• Short problem
All entries are to be given again verbatim.

• Records supplied
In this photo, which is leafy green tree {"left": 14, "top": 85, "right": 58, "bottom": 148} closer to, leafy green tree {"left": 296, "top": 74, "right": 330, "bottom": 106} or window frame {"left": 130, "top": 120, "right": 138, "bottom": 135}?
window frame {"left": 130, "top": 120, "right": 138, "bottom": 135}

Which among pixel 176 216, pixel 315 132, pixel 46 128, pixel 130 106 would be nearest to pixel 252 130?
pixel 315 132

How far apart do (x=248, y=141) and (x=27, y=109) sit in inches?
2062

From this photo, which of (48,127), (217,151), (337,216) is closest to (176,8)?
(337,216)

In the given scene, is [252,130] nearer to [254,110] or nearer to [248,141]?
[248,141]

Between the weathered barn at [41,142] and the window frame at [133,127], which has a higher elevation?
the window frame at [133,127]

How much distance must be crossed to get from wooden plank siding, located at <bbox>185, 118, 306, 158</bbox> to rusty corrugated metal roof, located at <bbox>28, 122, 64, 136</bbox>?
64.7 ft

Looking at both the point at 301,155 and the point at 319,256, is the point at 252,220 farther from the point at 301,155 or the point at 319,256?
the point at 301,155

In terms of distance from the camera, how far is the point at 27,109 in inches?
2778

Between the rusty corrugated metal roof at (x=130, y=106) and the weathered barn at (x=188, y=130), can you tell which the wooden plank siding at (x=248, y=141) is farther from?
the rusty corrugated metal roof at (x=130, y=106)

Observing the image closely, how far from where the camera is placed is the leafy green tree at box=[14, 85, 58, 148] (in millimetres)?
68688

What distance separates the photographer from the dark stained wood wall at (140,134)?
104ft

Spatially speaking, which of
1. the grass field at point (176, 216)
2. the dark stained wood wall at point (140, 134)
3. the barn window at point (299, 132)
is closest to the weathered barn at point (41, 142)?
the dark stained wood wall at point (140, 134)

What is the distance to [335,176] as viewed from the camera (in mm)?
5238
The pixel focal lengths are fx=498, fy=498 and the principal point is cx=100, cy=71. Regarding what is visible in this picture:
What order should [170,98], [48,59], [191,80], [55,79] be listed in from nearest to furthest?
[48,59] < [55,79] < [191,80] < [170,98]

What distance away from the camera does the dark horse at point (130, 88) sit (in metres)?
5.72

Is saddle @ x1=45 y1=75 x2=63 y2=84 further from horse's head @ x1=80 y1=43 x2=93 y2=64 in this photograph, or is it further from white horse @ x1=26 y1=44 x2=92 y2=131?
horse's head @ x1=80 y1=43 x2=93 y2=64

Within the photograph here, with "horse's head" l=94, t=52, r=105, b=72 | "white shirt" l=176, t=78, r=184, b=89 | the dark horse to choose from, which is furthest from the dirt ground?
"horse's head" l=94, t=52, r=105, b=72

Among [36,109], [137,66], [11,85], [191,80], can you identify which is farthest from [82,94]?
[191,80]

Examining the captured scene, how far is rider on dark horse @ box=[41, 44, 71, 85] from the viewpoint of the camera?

• Reply to the task
In this photo, which is leafy green tree {"left": 14, "top": 85, "right": 58, "bottom": 148} closer to, leafy green tree {"left": 296, "top": 74, "right": 330, "bottom": 106} or window frame {"left": 130, "top": 120, "right": 138, "bottom": 135}?
window frame {"left": 130, "top": 120, "right": 138, "bottom": 135}

Which among pixel 176 216, pixel 315 132, pixel 46 128, pixel 130 106 would be nearest to pixel 252 130?
pixel 315 132

How far apart do (x=248, y=141) and (x=27, y=109) sit in inches?
2062

From this photo, which of (48,127), (217,151), (337,216) is closest to (176,8)?
(337,216)

In the given scene, is [252,130] nearer to [254,110] or nearer to [248,141]?
[248,141]

Between the weathered barn at [41,142] and the window frame at [133,127], which has a higher elevation?
the window frame at [133,127]

How much distance must be crossed to get from wooden plank siding, located at <bbox>185, 118, 306, 158</bbox> to rusty corrugated metal roof, located at <bbox>28, 122, 64, 136</bbox>?
64.7 ft

Looking at both the point at 301,155 and the point at 319,256, is the point at 252,220 farther from the point at 301,155 or the point at 319,256?
the point at 301,155

In terms of distance from the camera, how far is the point at 27,109 in inches?
2778

Between the rusty corrugated metal roof at (x=130, y=106) and the weathered barn at (x=188, y=130), can you tell which the wooden plank siding at (x=248, y=141) is farther from?
the rusty corrugated metal roof at (x=130, y=106)

Observing the image closely, how far from where the camera is placed is the leafy green tree at box=[14, 85, 58, 148] (in millimetres)?
68688

What distance separates the photographer from the dark stained wood wall at (140,134)?
104ft

Spatially speaking, which of
1. the grass field at point (176, 216)
2. the dark stained wood wall at point (140, 134)
3. the barn window at point (299, 132)
is closest to the weathered barn at point (41, 142)?
the dark stained wood wall at point (140, 134)

What is the distance to [335,176] as viewed from the camera (in mm)?
5238
The pixel focal lengths are fx=498, fy=498 and the principal point is cx=100, cy=71. Regarding what is visible in this picture:
What order should [170,98], [48,59], [191,80], [55,79] be listed in from nearest to furthest?
[48,59] < [55,79] < [191,80] < [170,98]

What distance away from the camera does the dark horse at point (130, 88) sit (in metres)?
5.72

Is saddle @ x1=45 y1=75 x2=63 y2=84 further from horse's head @ x1=80 y1=43 x2=93 y2=64 in this photograph, or is it further from white horse @ x1=26 y1=44 x2=92 y2=131?
horse's head @ x1=80 y1=43 x2=93 y2=64

Within the photograph here, with "horse's head" l=94, t=52, r=105, b=72 | "white shirt" l=176, t=78, r=184, b=89 | the dark horse to choose from, which is furthest from the dirt ground?
"horse's head" l=94, t=52, r=105, b=72

Among [36,109], [137,66], [11,85], [191,80], can you identify which is farthest from [82,94]?
[191,80]

Examining the captured scene, how far is rider on dark horse @ box=[41, 44, 71, 85] from the viewpoint of the camera?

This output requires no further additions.